安心してください、服着てます。——秋田美人、グラビアの余波で空気を制する——
その週、ヒロ室の空気は妙にそわそわしていた。
原因は一つ。
規格外の秋田美人ヒロイン、阿部柚葉のグラビアが、予想を軽く三段跳びで超える反響を叩き出してしまったからだ。
発売日当日の朝から、ヒロ室の電話は鳴り止まない。
イベント会社、地方紙、ネットメディア、よく分からない業界誌まで、「阿部柚葉さんの次の出演は?」「水着は?」「別カットは?」と、遠慮という概念をどこかに置き忘れた問い合わせが雪崩れ込んできた。
「……これは少し、騒がせすぎたかもしれませんね」
遥室長が静かに言う横で、真帆は資料を束ねながら眉間を押さえた。
「“少し”じゃないですね。完全に一線越えてます。
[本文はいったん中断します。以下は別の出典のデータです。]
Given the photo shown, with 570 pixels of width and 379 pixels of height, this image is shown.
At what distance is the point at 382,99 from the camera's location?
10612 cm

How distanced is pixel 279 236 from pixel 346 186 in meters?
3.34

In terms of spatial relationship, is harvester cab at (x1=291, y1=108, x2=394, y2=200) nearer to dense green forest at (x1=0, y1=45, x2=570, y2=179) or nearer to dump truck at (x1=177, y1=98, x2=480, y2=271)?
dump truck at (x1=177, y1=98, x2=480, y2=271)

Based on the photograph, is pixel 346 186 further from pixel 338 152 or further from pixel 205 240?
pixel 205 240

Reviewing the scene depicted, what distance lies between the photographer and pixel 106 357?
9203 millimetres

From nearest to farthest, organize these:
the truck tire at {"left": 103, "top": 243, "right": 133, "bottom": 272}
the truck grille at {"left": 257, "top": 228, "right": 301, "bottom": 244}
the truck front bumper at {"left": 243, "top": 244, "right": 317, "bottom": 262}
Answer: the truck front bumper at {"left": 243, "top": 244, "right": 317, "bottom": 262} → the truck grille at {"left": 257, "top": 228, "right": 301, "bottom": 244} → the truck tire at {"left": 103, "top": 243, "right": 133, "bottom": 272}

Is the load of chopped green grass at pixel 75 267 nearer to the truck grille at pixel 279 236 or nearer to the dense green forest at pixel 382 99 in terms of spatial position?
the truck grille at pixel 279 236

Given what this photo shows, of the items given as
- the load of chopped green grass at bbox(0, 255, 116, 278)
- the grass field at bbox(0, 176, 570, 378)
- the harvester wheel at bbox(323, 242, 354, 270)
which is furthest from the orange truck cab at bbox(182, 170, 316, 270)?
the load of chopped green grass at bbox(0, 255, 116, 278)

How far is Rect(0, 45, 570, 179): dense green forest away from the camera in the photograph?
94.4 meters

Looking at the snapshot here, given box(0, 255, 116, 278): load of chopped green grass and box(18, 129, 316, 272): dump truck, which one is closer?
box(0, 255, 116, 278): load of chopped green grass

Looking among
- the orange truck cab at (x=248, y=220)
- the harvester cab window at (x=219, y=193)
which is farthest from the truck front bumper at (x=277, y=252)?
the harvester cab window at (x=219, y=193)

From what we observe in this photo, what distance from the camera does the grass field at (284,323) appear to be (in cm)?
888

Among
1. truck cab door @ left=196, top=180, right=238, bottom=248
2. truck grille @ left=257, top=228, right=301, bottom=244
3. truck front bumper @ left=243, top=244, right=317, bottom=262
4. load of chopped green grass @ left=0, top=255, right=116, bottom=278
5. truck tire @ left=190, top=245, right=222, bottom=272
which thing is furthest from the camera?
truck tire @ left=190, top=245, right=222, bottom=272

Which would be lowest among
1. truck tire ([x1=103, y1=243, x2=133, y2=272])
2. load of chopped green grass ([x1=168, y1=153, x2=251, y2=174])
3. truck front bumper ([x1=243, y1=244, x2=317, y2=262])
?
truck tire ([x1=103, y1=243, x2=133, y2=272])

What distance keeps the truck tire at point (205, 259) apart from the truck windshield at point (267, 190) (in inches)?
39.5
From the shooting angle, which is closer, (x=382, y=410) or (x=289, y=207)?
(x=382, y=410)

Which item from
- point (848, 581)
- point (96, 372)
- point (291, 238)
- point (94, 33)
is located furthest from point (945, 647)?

しかも本人が一番落ち着いてる」
その本人――柚葉は、控室で黙々とストレッチをしていた。
いつも通りの白シャツに黒パンツ。
昨日まで全国誌を飾っていたとは思えない、あまりにも通常運転の姿だった。
そして迎えた、その日のイベント。
場所は都内某所のショッピングモール。
ステージ裏では、ヒロインたちがひそひそと囁き合っていた。
「今日さ……柚葉、どう出るんやろ」
「絶対、客席ざわつくよね」
「下手したら、最初から空気変わる」
MCの小春も、台本をめくりながら内心ひやひやしていた。
盛り上げなければいけない。
でも、煽りすぎれば下品になる。
触れなければ不自然。
――どうする?
答えが出ないまま、開演時間が来た。
照明が落ち、音楽が鳴る。
「さあ皆さま! 本日のスペシャルゲストをご紹介します!」
小春が腹を括って声を張る。
「みちのく秋田からやってきた、今話題の戦隊ヒロイン――阿部柚葉さんです!」
歓声。
拍手。
そして、ほんの一瞬の、ざわり。
柚葉がステージ中央に立つ。
その瞬間、観客の何人かが「あっ」と息を呑んだ。
理由は単純だった。
――普通に、服を着ている。
いや、当たり前なのだが、数日前の誌面の印象が強すぎた。
露出ゼロ。
清楚。
落ち着き。
いつもの柚葉。
静かな笑顔で一礼したあと、柚葉はマイクを受け取った。
会場が、次の言葉を待つ。
ほんの一拍。
柚葉は、少しだけ間を置いてから、こう言った。
「……あの」
客席が静まり返る。
「安心してください」
小春の脳内で、警報が鳴った。
――まさか。
柚葉は、淡々と、しかしはっきりと言った。
「服、着てます」
一瞬の沈黙。
次の瞬間、会場が爆発した。
ドッ、と笑いが広がり、拍手と笑い声が入り混じる。
どこからか「それ言うんだ!」という声まで飛ぶ。
ヒロインたちは控室で腹を抱えた。
「本人から言う!?」
「しかもそのテンションで!?」
「ずるいわ……!」
小春は笑いながらも、完全に救われていた。
空気は一気に“健全な笑い”へと着地したのだ。
柚葉は、何事もなかったように続ける。
「今日は、いつもの戦隊ヒロインとして来ました。
グラビアは……お仕事です」
この一言で、変な熱がすっと引いた。
イベント後、楽屋。
「いやぁ……上手すぎますよ、柚葉さん」
真帆が本音を漏らすと、柚葉は首を傾げた。
「そうですか?
先に言っておいた方が、楽かなと思って」
「それが一番難しいんです」
遥室長が苦笑しながら頷く。
「“自分で空気を整える”って、なかなか出来ることじゃありません」
柚葉は少し照れたように笑った。
「皆さんが作ってくれた場なので。
私は、その中に立ってるだけです」
その夜、ネットにはこう書かれた。
――阿部柚葉、強い。
――あの一言で全部持っていった。
――色気より知性。
――一番信用できるタイプ。
グラビアの余波は、逆に彼女の評価を一段引き上げていた。
そしてヒロ室では、真帆がぽつりと呟く。
「……この子、尖ってるのに安全運転なんですよね」
遥室長は、静かに頷いた。
「だからこそ、規格外なんでしょう」
その頃、柚葉は次のイベントの資料を読みながら、何事もなかったように言った。
「次は、普通に頑張ります」
誰もが思った。
――それが一番、普通じゃない。